ふたご座
未知を追い求めて
生半可では許されない領域へ
今週のふたご座は、『月と六ペンス』における芸術家のごとし。あるいは、ミイラ取りが積極的にミイラになっていくような星回り。
1919年に刊行された『月と六ペンス』という小説は、主人公の「私」がひょんなことから40過ぎの冴えない画家(ゴーギャンがモデルと言われている)と出会うところから始まります。彼はロンドンで何不自由ない生活を送っていたのに、ある日突然、失踪してしまいます。それは分かってみるとなんと、「絵を描く」ために何もかも捨てたというのです。
彼は芸術のために人生ががたがたに狂ってしまってもまるでお構いなしなのですが、一体そうまでして、なぜ絵を描かなければいけないのか。
彼が色や線に固有の価値を置いているのは間違いない。駆り立てられるようにして自分の感じたものを伝えようとしている。そのためだけに、独自の色彩や描線を創り出したのだ。追い求める未知の何かに近づくために、なんのためらいもなく対象を単純化し、歪めた。事実などどうでもいい。なぜなら身の回りにあふれる瑣末な事象の奥に、自分にとって意味があると思えるものを探し求めていたからだ。まるで、宇宙の魂に触れ、それを表現せざるを得なくなったかのように。
そう、一度触れてしまったら、もう後には戻れなくなる。そんな体験が人生には確かにあります。そして、素晴らしい芸術というのは、得てしてそこに深く魅入られた人間たちの、他のすべてを犠牲にせんとするほどの努力によって初めて成り立つのではないでしょうか。
美とは芸術家が世界の混沌で魂を傷だらけにして作り出す素晴らしい何か、常人がみたこともない何かなんだ。それもそうして生み出された美は万人にわかるものじゃない。美を理解するには芸術家と同じ様に魂を傷つけ、世界の混沌をみつめなくてはならない。

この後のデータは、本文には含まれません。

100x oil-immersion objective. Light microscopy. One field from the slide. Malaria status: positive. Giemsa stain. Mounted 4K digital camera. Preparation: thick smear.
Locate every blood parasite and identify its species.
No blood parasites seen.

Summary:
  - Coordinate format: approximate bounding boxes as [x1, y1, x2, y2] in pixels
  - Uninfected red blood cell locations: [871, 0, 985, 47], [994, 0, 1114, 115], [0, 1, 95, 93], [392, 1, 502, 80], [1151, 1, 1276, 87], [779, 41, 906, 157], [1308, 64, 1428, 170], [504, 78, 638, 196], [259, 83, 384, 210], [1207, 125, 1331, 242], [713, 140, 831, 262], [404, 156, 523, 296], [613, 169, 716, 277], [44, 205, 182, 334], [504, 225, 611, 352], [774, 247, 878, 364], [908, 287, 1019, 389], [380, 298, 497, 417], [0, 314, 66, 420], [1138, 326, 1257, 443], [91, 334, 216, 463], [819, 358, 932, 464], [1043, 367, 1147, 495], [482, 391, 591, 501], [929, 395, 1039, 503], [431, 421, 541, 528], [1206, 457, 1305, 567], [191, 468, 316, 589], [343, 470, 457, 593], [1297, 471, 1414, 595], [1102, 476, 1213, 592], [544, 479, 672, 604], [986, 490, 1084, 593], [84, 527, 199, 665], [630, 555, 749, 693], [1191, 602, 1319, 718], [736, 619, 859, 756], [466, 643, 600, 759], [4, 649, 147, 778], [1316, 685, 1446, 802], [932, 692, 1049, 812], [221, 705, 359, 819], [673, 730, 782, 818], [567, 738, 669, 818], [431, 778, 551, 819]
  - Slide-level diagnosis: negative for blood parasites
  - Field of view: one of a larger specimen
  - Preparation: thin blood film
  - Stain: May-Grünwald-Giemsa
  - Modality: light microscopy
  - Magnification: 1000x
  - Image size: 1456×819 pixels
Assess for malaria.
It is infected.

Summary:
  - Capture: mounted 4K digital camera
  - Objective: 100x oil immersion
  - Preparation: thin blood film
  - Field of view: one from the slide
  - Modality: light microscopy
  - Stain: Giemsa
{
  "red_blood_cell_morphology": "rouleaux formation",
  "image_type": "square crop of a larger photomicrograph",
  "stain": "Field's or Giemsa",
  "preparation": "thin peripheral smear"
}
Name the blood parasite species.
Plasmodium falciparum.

10月3日にふたご座から数えて「情熱」を意味する5番目のてんびん座で新月(種まき)を迎えていく今週のあなたもまた、これはと思ったことなら何でもあれ、そのために狂うことくらい何でもないのだという腹の括り具合を見習っていきたいところです。
望みは何かと訊かれたら
ここで思い出されるのが映画『愛の嵐』の中で、強制収容所の生き残りである頽廃的なユダヤ人少女ルチア(シャーロット・ランプリング)が、親衛隊の将校クラブで男性たちにおもちゃにされながら「望みは何かと訊かれたら」という曲を唄い踊るシーンです。
「何が欲しいと聞かれれば、わからないと答えるだけ
良いときもあれば、悪いときもあるから
何が欲しいと聞かれれば、「小さな幸せ」とでも言っておくわ
だってもし幸せ過ぎたら、悲しい昔が恋しくなってしまうから」
道徳的な常識論なんて、どうでもいい。美しいものは美しい、ただそれだけでいい。何を憚ることがあるだろうか。美しいものにただ恋焦がれる気持ちを、ときめくものへの欲望を、誰かどこかで叫ばずにはいられなくなって、やっと絞り出せたときの歌声というのがあらゆる文化の発端なのではないでしょうか。
そして今週のふたご座もまた、泡のように立ち昇っては消えゆく白昼夢の中に、本当は今なお求めて止まない喜びの答えを見つけ出していくことができるかも知れません。